All of this is to say Gundlach doesn’t seem to be a fan of risky investments at these prices. By his thinking, capital preservation is key because markets may be approaching the point at which some of these dips are going to end up being much more than just that. Though he wouldn’t necessarily load up on long-term U.S. Treasuries, either — that rally might be over, after a nice rebound to end 2018, he said.

New Year's Bounce

Leveraged loan prices have soared to start 2019. So have high-yield bond returns.

Dismiss his gloomy outlook if you wish, but, as Bloomberg News’s John Gittelsohn noted ahead of the webcast, a lot of what Gundlach predicted in 2018 came true. He called for U.S. equities to rise early in 2018 but then eventually reverse and leave the market down for the year. He nailed the direction of stocks better than some of his equity counterparts.

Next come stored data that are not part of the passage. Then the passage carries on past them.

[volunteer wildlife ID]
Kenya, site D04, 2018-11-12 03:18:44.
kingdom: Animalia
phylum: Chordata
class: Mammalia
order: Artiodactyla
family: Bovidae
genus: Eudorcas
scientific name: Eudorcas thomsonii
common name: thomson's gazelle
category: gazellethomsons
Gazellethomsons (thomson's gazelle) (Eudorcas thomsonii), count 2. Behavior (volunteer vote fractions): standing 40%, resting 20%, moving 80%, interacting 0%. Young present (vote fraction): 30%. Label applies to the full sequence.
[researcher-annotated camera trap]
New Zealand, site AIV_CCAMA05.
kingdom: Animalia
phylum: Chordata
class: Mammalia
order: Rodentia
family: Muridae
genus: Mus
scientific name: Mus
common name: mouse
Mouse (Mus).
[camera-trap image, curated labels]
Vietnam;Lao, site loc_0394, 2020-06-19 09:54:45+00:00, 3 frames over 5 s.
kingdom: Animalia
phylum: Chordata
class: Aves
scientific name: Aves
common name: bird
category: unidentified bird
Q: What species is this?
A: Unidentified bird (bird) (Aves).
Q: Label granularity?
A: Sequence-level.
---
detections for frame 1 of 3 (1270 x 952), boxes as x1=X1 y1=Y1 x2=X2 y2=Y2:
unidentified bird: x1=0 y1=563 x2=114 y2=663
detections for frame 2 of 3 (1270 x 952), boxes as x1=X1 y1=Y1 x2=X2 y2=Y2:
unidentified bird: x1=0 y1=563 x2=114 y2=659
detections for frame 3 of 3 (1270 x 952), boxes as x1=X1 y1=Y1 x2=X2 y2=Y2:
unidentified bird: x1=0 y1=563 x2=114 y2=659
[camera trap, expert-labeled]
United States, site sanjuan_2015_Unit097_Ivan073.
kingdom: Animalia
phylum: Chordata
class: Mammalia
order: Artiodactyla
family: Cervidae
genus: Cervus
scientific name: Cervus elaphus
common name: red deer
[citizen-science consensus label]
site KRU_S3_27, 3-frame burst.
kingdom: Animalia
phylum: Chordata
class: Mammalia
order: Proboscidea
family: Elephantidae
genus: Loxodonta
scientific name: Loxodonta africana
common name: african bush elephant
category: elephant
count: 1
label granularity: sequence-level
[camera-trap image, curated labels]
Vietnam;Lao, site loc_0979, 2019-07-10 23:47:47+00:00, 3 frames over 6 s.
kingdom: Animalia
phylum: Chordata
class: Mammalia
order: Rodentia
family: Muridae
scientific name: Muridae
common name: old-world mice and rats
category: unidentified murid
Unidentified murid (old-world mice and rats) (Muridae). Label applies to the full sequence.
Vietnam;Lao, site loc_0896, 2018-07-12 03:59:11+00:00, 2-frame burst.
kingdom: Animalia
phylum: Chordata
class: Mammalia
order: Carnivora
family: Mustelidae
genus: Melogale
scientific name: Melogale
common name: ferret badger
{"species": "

If you’re an active fund manager, it’s hard not to sympathize with his view on buying the dip. It has been so prevalent, for so long, that it seemed almost inevitable that the late 2018 drop wouldn’t last. The wave of cash coming into passive ETFs tracking the S&P 500, even as the market tumbled, says it all. 

No one is perfect when it comes to predictions, but Gundlach’s 2018 calls were largely spot on. If that happens again in 2019, investors had better buckle up for some turbulent times.